Basílica de Nuestra Señora de las Angustias
Cuando nos faltan los padres, lo mejor que nos pueden dejar es un buen recuerdo. Y no solo como padres, de cómo eran para nosotros, sino también de la clase de personas que fueron de puertas afuera. Ese es el mayor legado que tenemos de ellos, el mayor consuelo después de haberlos perdido. Por eso, siempre he compadecido a aquellas personas que tienen que soportar la carga de un mal recuerdo de sus padres y pienso que quizá eso condiciona toda su vida y lo que ellas mismas son.

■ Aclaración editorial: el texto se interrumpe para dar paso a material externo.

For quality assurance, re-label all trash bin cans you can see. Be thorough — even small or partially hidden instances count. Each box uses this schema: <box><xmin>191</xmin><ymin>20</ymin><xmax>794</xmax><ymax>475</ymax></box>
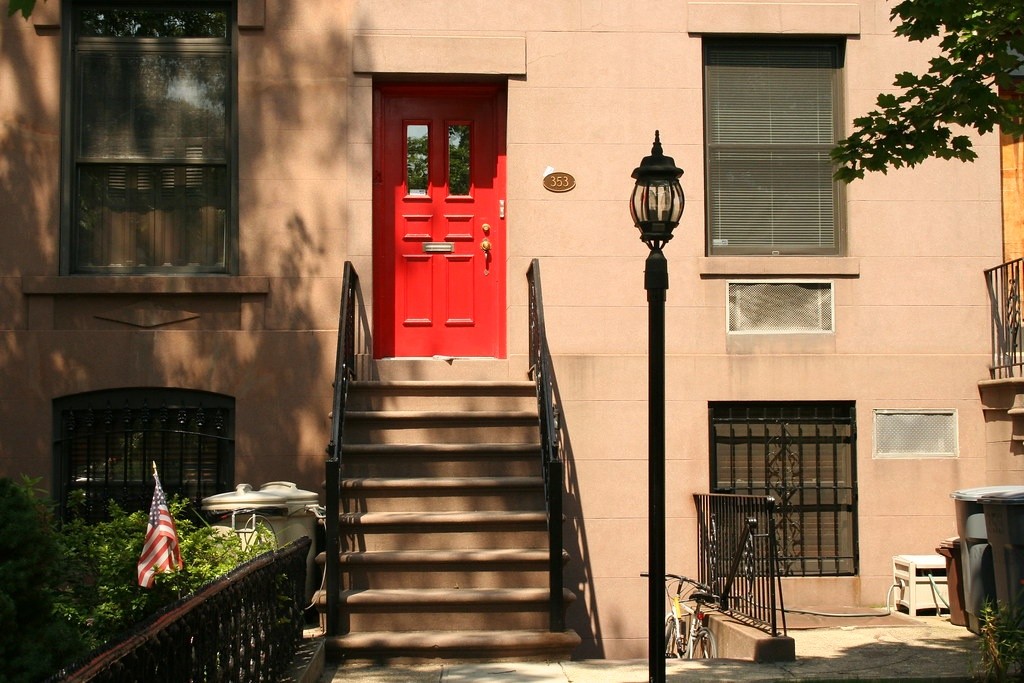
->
<box><xmin>200</xmin><ymin>479</ymin><xmax>320</xmax><ymax>605</ymax></box>
<box><xmin>935</xmin><ymin>537</ymin><xmax>969</xmax><ymax>627</ymax></box>
<box><xmin>949</xmin><ymin>485</ymin><xmax>1024</xmax><ymax>635</ymax></box>
<box><xmin>977</xmin><ymin>490</ymin><xmax>1024</xmax><ymax>617</ymax></box>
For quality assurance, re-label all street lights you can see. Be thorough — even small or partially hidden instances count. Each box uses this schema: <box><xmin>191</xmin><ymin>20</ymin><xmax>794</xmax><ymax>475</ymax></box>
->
<box><xmin>623</xmin><ymin>129</ymin><xmax>686</xmax><ymax>683</ymax></box>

Conozco a una señora que creció como hija de un héroe, para enterarse luego de que fue un asesino y ver su nombre en todo tipo de publicaciones como lo que realmente había sido. Tengo una amiga que, al morir su padre, nos confesó que lo odiaba porque de niña la maltrató a ella y a su madre. He oído a otra hablar de su padre como “el marido de mi madre” con tal de no pronunciar siquiera esa palabra y también se de alguien que ocultó durante toda su vida que su padre se suicidó por haber gastado su fortuna en el juego, dejando a su familia en la indigencia. Menos corriente es que alguien tenga un mal recuerdo de su madre, pero también ocurre, como aquel amigo que, ya adulto, se tuvo que enterar de que su madre no murió cuando él era niño como le contaron, sino que lo había abandonado.
Son historias que he ido conociendo y viviendo, historias que me han dejado un poso de amargura y una gran compasión por quienes las han tenido que vivir en su propia piel. Y un agradecimiento inmenso por haber podido conservar de mis padres un recuerdo dulce y limpio, el recuerdo de dos personas buenas y honradas, que pasaron por la vida haciendo el bien. Y que tal día como hoy, hace 80 años, unieron sus vidas para siempre en esa iglesia de ahí arriba.